MASK UP in white text on a black rectangle above another black rectangle that reads "masking and slacktivism to unleash power." both rectangles are on a white background with a white space separating them.

MASK UP // masking & slacktivism to unleash power

Chronically fighting back in ways that honor sick activism and sick life.

  • In 2020, ‘Zoom Fatigue’ was framed as a side effect of the pandemic, with “back to normal” as its antidote and community as its cure. This set the stage for the pathologization of any reminder of covid, situating it as a threat to community.

    Now, masking is treated as a threat to community - not the eugenic, genocidal, and fascist rhetoric and (in)action that is perpetuating this ongoing pandemic, nor the concurrent national and global crises, such as the genocide of Palestinians in Gaza.

    While the act of putting on a mask may seem small and like the ‘bare minimum,’ in this current political and historical moment, masking is direct action.

    Masking is community disobedience against government negligence, social indifference, and corporate greed.

    Masking is saying NO to eugenics, genocide, fascism, and government surveillance.

    Masking is committing to solidarity and acknowledging of our collective humanity.

    It is revolutionary.

[WORK TASK A] Retype the part of the Mask Up page starting with "Masking is community" and going on through "It is revolutionary.".
[WORK TASK B] Extend the Mask Up page, picking up after its last line.
The entries that come next were taken from a separate source.

Collected data entries
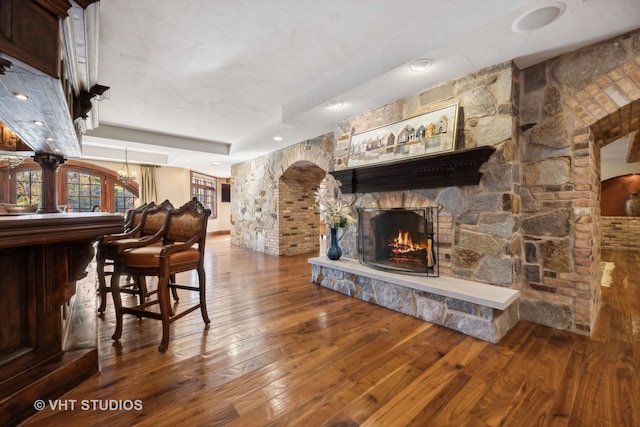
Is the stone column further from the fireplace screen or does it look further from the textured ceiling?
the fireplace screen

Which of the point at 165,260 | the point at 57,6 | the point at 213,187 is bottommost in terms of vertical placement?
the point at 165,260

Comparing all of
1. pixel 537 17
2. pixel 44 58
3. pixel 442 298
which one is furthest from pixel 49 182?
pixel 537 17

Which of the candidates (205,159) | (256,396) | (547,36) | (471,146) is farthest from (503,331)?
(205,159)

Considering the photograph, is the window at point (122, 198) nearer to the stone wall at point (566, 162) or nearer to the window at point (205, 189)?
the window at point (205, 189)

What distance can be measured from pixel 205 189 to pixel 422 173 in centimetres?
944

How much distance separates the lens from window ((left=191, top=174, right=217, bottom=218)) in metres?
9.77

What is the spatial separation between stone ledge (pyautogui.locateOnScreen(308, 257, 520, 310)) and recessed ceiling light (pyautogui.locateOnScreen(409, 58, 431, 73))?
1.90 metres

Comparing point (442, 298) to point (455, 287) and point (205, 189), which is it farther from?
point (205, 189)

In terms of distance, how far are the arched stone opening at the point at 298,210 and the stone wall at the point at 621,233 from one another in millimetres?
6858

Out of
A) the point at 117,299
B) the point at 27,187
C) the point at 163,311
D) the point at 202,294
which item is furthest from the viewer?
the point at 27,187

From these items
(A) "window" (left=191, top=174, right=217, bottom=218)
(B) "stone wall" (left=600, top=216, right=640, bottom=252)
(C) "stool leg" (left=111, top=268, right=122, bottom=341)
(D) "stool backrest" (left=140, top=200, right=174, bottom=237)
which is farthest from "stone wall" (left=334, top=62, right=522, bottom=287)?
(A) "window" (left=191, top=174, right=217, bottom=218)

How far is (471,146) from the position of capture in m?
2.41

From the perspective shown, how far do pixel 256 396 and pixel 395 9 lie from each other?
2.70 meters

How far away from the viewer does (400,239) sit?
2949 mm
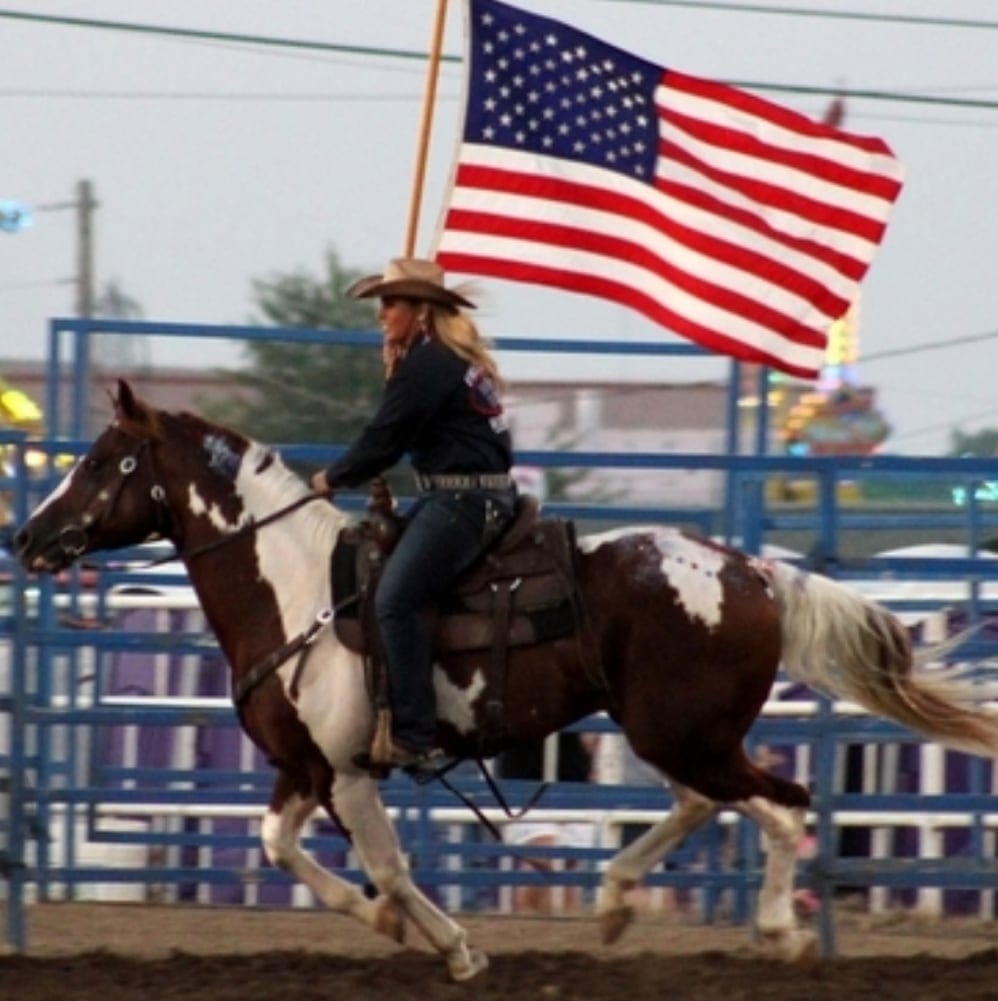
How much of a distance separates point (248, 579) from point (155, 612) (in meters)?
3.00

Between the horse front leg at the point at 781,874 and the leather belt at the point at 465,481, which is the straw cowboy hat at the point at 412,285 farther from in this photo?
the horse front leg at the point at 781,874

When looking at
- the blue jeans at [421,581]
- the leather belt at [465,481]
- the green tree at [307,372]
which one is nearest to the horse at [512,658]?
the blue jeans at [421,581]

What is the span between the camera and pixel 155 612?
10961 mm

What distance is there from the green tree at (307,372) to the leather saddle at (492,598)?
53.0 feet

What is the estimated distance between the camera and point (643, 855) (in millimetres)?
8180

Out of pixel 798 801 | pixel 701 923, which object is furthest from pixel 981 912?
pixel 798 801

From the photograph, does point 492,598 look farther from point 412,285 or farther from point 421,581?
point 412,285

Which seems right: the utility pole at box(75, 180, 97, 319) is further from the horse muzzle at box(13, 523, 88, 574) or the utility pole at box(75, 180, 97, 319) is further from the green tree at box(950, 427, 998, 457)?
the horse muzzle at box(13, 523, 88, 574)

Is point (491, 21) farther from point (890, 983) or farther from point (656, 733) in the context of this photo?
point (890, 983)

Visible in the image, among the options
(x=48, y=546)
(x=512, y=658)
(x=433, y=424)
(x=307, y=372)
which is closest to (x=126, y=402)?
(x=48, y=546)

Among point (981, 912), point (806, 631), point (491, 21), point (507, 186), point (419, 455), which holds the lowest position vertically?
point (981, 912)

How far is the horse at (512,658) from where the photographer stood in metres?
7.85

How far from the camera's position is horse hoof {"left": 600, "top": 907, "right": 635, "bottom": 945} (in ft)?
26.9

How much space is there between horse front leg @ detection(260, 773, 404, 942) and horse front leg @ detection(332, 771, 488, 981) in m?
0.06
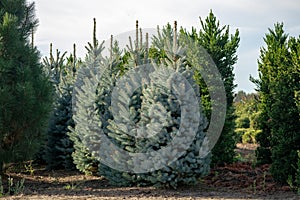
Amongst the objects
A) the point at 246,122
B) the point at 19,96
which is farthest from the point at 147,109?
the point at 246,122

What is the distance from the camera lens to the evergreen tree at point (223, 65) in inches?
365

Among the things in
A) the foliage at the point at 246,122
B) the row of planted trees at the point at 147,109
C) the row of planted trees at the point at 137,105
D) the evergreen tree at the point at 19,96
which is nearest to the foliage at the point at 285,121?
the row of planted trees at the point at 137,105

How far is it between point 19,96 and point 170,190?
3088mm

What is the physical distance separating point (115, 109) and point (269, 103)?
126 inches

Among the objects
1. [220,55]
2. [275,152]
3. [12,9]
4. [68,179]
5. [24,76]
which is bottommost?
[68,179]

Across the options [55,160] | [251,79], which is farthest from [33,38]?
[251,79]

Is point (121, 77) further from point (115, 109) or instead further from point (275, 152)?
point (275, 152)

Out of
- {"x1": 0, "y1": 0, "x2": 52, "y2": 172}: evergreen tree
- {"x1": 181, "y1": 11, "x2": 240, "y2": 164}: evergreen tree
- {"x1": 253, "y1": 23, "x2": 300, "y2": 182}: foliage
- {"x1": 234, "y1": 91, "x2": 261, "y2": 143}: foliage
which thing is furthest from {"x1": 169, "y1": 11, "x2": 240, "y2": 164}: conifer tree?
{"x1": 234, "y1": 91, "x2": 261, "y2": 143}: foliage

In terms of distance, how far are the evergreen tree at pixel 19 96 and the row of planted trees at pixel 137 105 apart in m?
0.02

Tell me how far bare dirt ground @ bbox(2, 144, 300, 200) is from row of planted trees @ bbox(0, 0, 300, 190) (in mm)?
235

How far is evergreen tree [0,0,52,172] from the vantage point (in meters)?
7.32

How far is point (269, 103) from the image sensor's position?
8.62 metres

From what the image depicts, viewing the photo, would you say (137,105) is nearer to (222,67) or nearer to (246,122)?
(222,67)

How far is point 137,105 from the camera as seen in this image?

[YOUR RESPONSE A]
Masking is community disobedience against government negligence, social indifference, and corporate greed.

    Masking is saying NO to eugenics, genocide, fascism, and government surveillance.

    Masking is committing to solidarity and acknowledging of our collective humanity.

    It is revolutionary.

[YOUR RESPONSE B]
  • Slacktivism is a term that supposedly describes ‘lazy,’ ‘armchair’ activism - activism that ‘doesn’t count.’ Many of us have been told we don’t count - but that doesn’t make it true.

    MASK UP means knowing sick people have been activists from their armchairs and from bed for centuries; that we have disrupted, agitated, and sparked transformation from our keyboards since the internet was created (by us); that this is how we have been doing it forever - chronically.

    We know that this is why online spaces were abandoned and destroyed by capitalism after the rest of the world went “back to normal”; we became a virus with too much power for capitalism to allow the contagion to spread. Instead, many of us were contained, away from community.

    The internet is a space for community - it is a space for organizing - it is a space for us and by us.

    With slacktivism, we gain remote control.

    With slacktivism, we can start a remote revolution.

  • Throughout history, pandemics have been used to expedite fascism.

    The neurotypism and ableism, and more broadly, the eugenics and colonialism, that pandemics cultivate predictably divides us.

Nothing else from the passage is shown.